Больше возразить было нечего. Он улегся в прихожей на полу, в обнимку с бутылкой красного вина, поджал ноги, чтобы занимать поменьше места, и накрылся вместо одеяла своим пальто, задубевшим от грязи.
– Ну, если теперь к вам нагрянут воры, им придется пройти через мой труп, – сообщил он, сияя.
– У нас и красть-то особенно нечего, – заметил Жак.
– О! Всегда что-нибудь найдется.
Проходить мимо него ночью в ванную комнату, в одной пижаме, было довольно неудобно.
Невозможно было угадать заранее, когда он появится. То он проводил у нас три ночи подряд, то исчезал на несколько недель. В его жизни, словно окутанной плотной пеленой тумана, случались беды и радости, в равной мере необъяснимые. Его избивали полицейские, отбирали у него метелки, бросали в чаще непроходимого леса, откуда он чудом выбирался; его выгоняли из одной ночлежки и пускали в другую, он получал в подарок такое несметное количество старых пиджаков, что легко мог бы заняться торговлей. Но клошары обворовывали его. Он подарил Жаку слишком новую для него кепку. Мы долго хранили ее, потому что при каждом его визите нам приходилось ее предъявлять.
В конце концов его присутствие за тонкой перегородкой, отделявшей спальню от прихожей, превратилось для меня в пытку.
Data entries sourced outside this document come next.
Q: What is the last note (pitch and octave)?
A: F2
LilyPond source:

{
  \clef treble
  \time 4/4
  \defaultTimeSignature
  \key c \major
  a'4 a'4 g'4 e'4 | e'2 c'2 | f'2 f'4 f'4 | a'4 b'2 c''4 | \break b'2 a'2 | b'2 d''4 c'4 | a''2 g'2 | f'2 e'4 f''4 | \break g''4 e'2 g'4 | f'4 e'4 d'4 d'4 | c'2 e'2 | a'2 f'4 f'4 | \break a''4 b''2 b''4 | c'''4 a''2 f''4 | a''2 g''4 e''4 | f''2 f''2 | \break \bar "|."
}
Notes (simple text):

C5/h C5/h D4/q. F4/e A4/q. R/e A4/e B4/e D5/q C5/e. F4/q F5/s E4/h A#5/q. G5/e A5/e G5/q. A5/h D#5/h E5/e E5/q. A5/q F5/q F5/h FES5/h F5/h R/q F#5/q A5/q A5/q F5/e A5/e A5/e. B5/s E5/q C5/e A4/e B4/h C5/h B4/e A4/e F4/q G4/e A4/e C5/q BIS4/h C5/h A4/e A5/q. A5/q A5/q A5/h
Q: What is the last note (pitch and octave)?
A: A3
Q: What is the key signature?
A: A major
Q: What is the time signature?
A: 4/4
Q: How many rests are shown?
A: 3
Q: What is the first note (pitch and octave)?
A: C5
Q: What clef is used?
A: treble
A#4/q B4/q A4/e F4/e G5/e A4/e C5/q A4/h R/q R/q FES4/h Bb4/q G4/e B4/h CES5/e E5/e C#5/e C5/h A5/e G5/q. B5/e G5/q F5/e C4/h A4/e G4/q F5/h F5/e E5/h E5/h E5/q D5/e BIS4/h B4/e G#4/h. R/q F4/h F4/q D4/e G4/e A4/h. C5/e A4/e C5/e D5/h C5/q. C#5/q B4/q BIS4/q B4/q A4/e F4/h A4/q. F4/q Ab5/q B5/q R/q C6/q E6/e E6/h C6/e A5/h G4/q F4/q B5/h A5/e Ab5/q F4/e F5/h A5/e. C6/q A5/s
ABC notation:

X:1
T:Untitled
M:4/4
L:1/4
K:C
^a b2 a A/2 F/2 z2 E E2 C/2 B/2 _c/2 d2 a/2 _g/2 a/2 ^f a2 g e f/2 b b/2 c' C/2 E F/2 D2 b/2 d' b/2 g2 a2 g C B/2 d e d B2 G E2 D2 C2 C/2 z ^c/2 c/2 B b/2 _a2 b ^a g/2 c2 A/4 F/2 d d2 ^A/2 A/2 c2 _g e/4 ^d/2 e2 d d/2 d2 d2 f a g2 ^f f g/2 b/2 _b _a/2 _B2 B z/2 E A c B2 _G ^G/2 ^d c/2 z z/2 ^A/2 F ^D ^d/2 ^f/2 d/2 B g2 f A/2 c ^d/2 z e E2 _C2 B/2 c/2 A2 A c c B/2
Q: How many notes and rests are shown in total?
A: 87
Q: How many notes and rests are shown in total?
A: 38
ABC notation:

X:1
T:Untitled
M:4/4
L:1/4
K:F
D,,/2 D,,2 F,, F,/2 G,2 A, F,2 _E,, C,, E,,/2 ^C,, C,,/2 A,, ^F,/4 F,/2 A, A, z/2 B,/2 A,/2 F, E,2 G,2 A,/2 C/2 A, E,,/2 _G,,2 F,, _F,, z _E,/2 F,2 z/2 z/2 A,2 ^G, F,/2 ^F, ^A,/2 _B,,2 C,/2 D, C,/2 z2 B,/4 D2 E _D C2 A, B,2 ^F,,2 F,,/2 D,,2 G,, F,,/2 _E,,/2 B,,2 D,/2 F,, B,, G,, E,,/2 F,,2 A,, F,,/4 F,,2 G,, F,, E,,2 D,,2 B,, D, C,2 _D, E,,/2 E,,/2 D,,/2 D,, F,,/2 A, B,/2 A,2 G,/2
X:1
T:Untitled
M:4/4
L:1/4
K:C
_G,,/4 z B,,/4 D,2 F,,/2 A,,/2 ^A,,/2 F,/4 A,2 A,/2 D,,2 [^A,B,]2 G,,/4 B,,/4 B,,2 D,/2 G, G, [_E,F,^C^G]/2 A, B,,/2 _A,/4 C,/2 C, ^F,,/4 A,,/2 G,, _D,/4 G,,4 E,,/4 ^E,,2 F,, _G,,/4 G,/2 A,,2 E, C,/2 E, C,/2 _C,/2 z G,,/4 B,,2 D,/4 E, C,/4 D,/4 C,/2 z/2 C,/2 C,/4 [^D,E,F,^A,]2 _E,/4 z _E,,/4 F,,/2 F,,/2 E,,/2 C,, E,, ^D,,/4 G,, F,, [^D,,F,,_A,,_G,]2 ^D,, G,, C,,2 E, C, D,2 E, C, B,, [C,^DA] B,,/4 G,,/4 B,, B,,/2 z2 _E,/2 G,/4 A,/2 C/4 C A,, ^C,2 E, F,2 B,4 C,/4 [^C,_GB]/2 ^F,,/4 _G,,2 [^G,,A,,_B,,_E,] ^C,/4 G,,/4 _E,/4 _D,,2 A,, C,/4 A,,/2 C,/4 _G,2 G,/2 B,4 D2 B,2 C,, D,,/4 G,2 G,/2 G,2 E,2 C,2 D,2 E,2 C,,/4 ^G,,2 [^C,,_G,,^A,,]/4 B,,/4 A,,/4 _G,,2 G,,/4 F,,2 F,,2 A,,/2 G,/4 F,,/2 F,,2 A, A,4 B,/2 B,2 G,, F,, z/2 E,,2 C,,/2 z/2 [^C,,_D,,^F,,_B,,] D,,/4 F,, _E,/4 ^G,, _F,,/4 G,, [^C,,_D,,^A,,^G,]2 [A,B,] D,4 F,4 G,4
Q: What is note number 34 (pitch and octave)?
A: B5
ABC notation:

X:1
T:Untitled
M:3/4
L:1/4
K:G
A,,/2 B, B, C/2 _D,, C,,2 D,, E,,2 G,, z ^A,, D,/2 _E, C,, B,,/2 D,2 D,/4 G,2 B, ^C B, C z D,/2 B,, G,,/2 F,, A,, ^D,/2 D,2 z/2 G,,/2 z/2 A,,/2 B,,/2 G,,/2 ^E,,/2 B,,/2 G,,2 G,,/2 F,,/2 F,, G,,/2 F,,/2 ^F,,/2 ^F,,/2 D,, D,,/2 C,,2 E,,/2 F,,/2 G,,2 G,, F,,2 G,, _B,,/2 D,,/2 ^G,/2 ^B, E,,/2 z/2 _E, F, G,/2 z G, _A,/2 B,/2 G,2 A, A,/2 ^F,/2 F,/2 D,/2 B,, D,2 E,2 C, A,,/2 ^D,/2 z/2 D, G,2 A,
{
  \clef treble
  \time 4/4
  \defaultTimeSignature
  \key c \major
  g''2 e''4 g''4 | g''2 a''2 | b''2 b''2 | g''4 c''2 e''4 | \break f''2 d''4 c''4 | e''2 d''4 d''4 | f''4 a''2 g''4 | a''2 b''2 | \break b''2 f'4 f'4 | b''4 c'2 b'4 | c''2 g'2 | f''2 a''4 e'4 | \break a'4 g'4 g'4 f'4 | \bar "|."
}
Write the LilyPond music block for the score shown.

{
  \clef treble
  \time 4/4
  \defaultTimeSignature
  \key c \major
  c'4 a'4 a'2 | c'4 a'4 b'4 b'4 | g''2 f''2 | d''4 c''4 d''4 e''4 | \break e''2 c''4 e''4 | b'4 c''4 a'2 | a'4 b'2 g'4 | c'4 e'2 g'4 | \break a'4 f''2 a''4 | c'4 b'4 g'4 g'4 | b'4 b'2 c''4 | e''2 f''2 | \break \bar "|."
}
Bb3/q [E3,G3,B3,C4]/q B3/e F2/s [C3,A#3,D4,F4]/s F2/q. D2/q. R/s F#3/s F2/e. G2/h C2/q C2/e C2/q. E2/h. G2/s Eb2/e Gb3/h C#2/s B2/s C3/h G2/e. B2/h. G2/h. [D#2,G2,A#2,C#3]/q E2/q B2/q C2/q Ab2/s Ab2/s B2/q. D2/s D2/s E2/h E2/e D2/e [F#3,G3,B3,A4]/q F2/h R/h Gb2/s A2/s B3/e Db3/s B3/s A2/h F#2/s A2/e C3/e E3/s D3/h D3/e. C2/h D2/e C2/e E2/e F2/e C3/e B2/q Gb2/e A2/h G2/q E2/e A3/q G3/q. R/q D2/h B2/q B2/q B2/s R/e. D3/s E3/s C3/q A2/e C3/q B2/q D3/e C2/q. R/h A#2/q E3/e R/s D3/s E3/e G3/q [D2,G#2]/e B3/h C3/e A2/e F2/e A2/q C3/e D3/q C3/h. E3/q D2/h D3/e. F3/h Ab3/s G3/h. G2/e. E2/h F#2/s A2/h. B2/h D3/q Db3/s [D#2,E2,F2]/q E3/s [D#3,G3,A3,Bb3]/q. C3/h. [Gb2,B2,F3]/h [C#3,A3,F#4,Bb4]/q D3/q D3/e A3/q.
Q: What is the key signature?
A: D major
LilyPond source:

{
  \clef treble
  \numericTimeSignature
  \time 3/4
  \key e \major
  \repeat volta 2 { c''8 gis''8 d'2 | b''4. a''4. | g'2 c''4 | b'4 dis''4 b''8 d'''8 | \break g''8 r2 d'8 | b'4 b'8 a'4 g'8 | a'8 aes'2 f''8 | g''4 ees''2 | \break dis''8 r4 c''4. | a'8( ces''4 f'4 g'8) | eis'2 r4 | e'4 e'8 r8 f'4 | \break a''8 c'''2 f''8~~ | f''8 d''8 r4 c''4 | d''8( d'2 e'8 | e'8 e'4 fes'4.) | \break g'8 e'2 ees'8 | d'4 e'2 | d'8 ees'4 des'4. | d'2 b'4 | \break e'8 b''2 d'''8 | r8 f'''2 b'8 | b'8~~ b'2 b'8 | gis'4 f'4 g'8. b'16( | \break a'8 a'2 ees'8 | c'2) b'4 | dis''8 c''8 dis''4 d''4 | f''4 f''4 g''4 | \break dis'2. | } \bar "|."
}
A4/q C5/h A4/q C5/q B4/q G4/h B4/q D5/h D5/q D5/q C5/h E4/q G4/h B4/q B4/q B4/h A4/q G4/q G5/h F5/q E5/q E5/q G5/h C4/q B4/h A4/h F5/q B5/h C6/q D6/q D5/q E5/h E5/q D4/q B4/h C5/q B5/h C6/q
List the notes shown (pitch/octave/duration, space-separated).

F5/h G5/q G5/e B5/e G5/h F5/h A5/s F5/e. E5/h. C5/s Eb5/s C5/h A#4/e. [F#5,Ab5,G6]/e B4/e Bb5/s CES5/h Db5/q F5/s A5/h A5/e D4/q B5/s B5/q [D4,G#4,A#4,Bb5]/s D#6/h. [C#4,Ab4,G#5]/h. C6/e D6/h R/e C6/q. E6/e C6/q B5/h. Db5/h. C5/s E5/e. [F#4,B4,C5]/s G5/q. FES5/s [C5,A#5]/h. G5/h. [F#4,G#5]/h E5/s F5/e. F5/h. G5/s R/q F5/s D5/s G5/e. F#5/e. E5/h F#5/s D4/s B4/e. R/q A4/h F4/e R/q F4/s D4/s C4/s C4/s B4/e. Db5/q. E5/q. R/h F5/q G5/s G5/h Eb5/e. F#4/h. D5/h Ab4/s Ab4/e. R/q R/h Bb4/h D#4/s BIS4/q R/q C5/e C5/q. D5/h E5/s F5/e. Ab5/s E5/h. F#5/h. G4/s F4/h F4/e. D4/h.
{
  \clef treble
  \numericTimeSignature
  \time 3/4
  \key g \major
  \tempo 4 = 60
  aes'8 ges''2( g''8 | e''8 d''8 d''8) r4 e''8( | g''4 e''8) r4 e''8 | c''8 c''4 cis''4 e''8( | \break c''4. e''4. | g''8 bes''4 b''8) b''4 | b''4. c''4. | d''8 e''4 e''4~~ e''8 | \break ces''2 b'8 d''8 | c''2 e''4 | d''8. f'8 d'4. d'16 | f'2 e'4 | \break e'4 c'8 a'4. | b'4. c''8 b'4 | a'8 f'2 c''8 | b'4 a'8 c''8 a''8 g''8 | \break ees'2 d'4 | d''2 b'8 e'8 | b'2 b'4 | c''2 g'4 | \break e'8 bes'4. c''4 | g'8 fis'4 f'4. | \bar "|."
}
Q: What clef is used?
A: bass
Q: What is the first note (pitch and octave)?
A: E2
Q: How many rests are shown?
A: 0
И пока он, укрывшись пальто и подложив локоть под голову, храпел себе в свое удовольствие, словно лежа под каким-нибудь мостом, я глаз не могла сомкнуть. Всякий раз, когда он исчезал, я говорила себе, что больше этого не потерплю, что твердо дам ему это понять. Пыталась наставлять себя на путь истинный. Разве мой дом – ночлежка? Кто-нибудь из моих друзей стал бы терпеть такое? Да и на детей это может плохо повлиять: в нашей прихожей, прямо у них на глазах, валяется какой-то бродяга, от которого разит вином и потом… На самом-то деле детям было наплевать. Посели я у нас слона, они бы нашли его славным, и все тут.
А терпела я его не по доброте душевной, и не из-за ложно понятого чувства долга и уж никак не из симпатии к нему, а только потому, что представляла себе, как он примет свое изгнание – совершенно безропотно, точно так же, как без малейшей благодарности принимал наше гостеприимство. Он ко всему был готов, все мог стерпеть. Избитый полицейскими, избитый клошарами, он появлялся истерзанный, с синяком под глазом, но ничуть не грустный. «Они опять меня поколотили», – объявлял он чуть ли не с торжествующим видом. Он считал себя большим ловкачом, потому что ему удавалось выжить.
Все несчастья сыпались на него якобы из-за отсутствия патента. «Ах, если бы у меня был патент!» – восклицал он с таким видом, как говорят: «Ах, если бы у меня была вера!»